[MERGE] Merge directive format 2, Bundle format 4

Fri Jun 29 22:24:42 BST 2007

-----BEGIN PGP SIGNED MESSAGE-----
Hash: SHA1

John Arbash Meinel wrote:
> Aaron Bentley wrote:

> As I understand it, that means you would now need to use "bzr
> merge-directive > ../something" whereas before you would use "bzr bundle
>> ../something".

You're right.  We should provide an option to write to a file.

> Also, I think 'merge-directive' has a different set of ideas about what
> branches you are actually basing your changes on. At least from what
> 'bzr help merge-directive' says, you *have* to supply a submit branch.
> It won't use parent.

Actually, it will use parent:
3563        if submit_branch is None:
3564            submit_branch = branch.get_parent()

Looks like a documentation problem.

> It doesn't specifically effect me because after the 'bzr cbranch'
> changes, I have to specify the source all the time, so I just have a
> shell alias (since my source is *always* bzr.dev).

You should be able to set submit_branch in locations.conf.

> So in general, it seems like 'bzr merge-directive' is going to be more
> to type than 'bzr bundle'. (Both because it is longer, and because it
> generally needs a source url).

I think the command name's a bit too long also.  Any suggestions?

> The help for merge-directive should be clarified, since you aren't
> recommending it as the way to send patches to a mailing list, since it
> doesn't give you a chance to write a discussion.

Okay.

> I'm still not 100% happy with how merge directives verify their texts.
> Basing it on a heuristic delta format seems incorrect.

What I'm trying to verify is that the preview patch matches the actual
requested changes.  Are you uncomfortable with the goal or the strategy?

The only other strategy I can think of is to apply the preview patch,
record the result, then see if applying the requested changes produces
the same result.  I think that would be much harder to do right, due to
whitespace munging.  And not worth it, since patience diff is deterministic.

> So it is probably ok, enough that I'm okay having it.

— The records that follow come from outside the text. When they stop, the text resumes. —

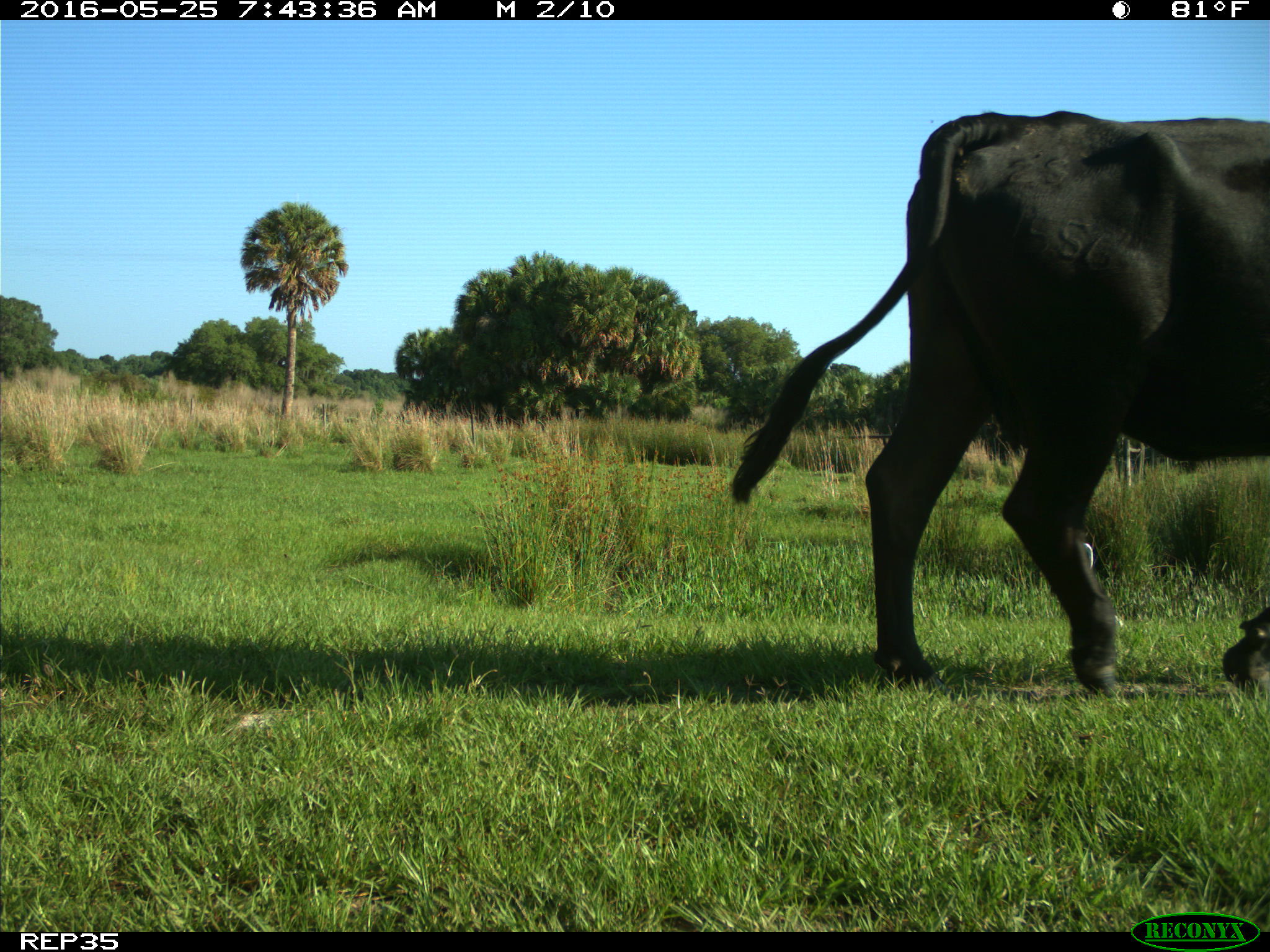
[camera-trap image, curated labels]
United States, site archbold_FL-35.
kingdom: Animalia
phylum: Chordata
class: Mammalia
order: Artiodactyla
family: Bovidae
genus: Bos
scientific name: Bos taurus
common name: domestic cow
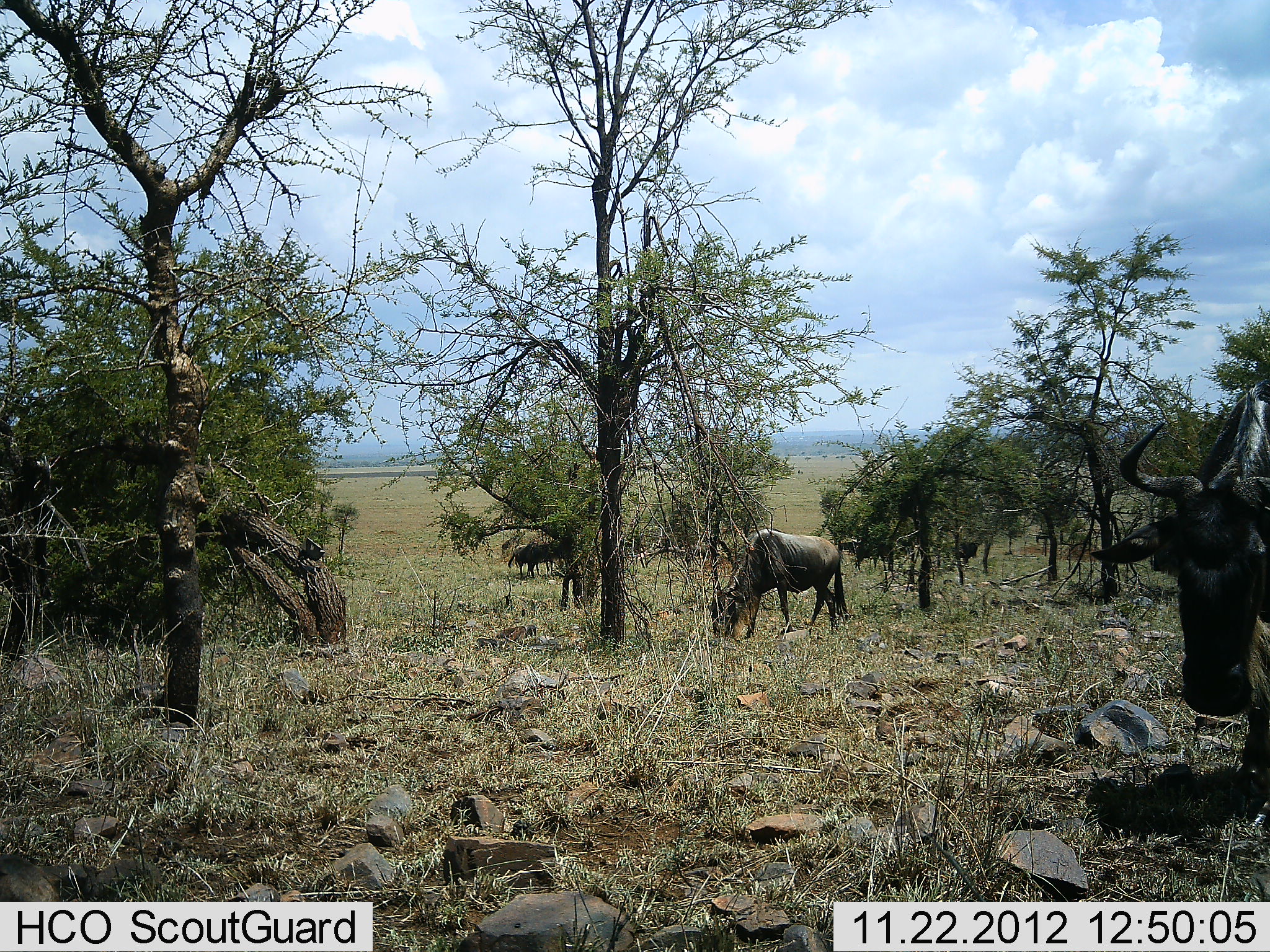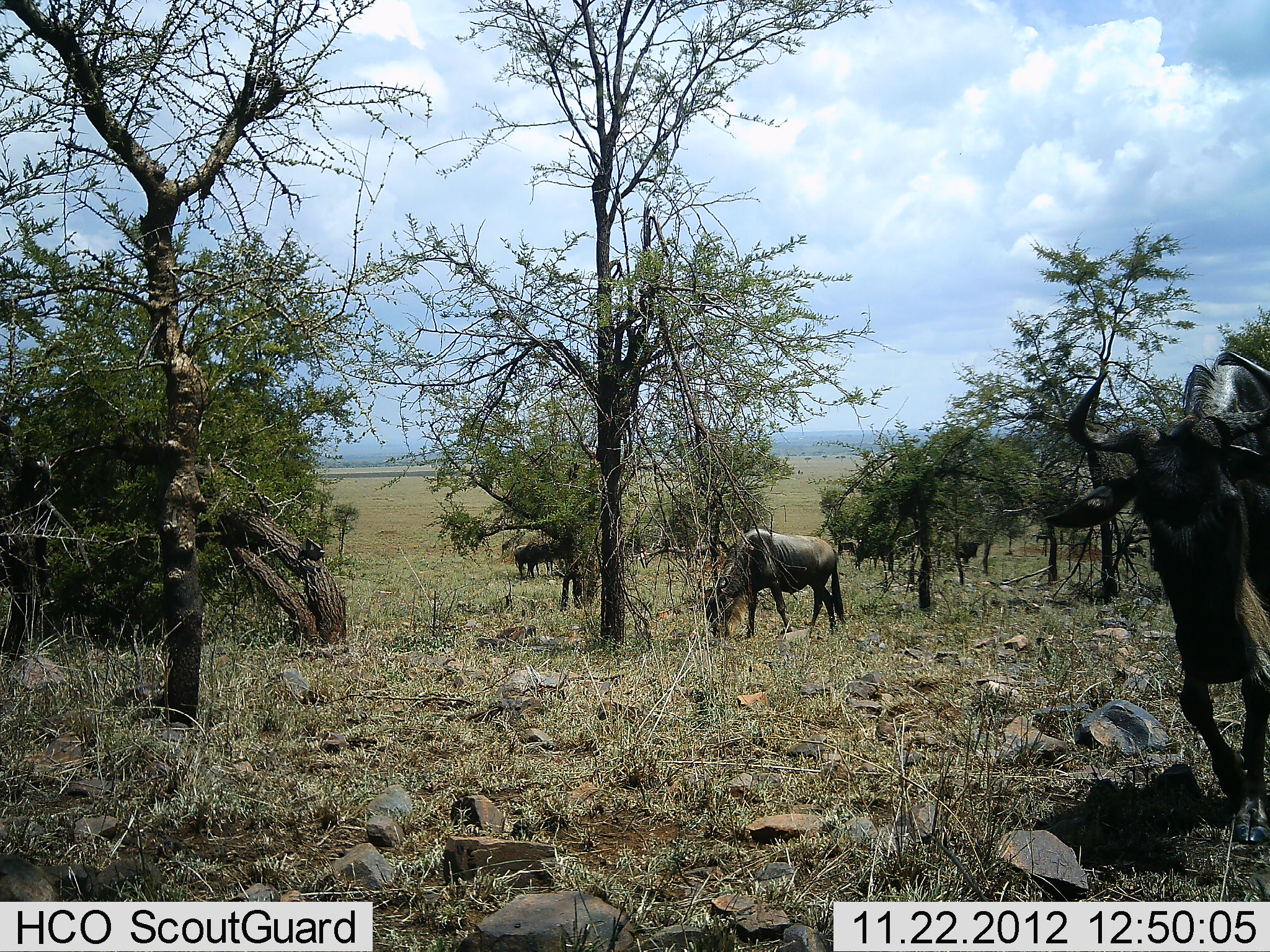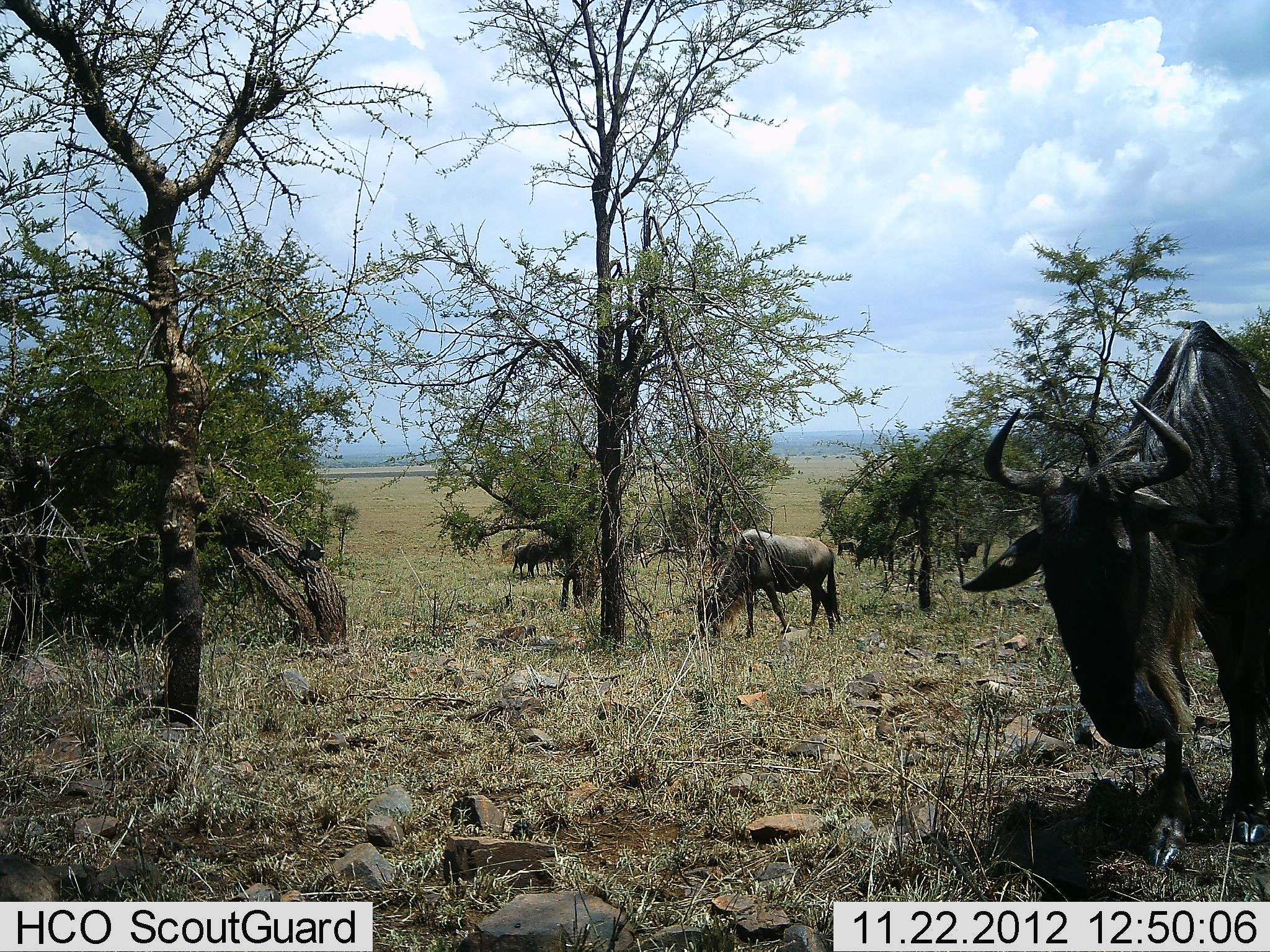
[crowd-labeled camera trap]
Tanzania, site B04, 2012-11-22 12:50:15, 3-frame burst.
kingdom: Animalia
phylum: Chordata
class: Mammalia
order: Artiodactyla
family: Bovidae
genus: Connochaetes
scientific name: Connochaetes taurinus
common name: blue wildebeest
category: wildebeest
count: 3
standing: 40%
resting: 10%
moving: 90%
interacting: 0%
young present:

It just feels like
> several layers of "fuzziness" trying to guarantee that your data is correct.

>> The new bundles are much smaller in the vast majority of situations.
>> They use a multi-parent delta format, they use bzip2, and they compress
>> the entire file at once.  The combination of merge-directive and bundle
>> will not be smaller than a single-commit v09 delta.
>>
> 
> Because they now have the data twice, right? (Once as the human-readable
> diff, and once as the the bzip2+base64 hunk).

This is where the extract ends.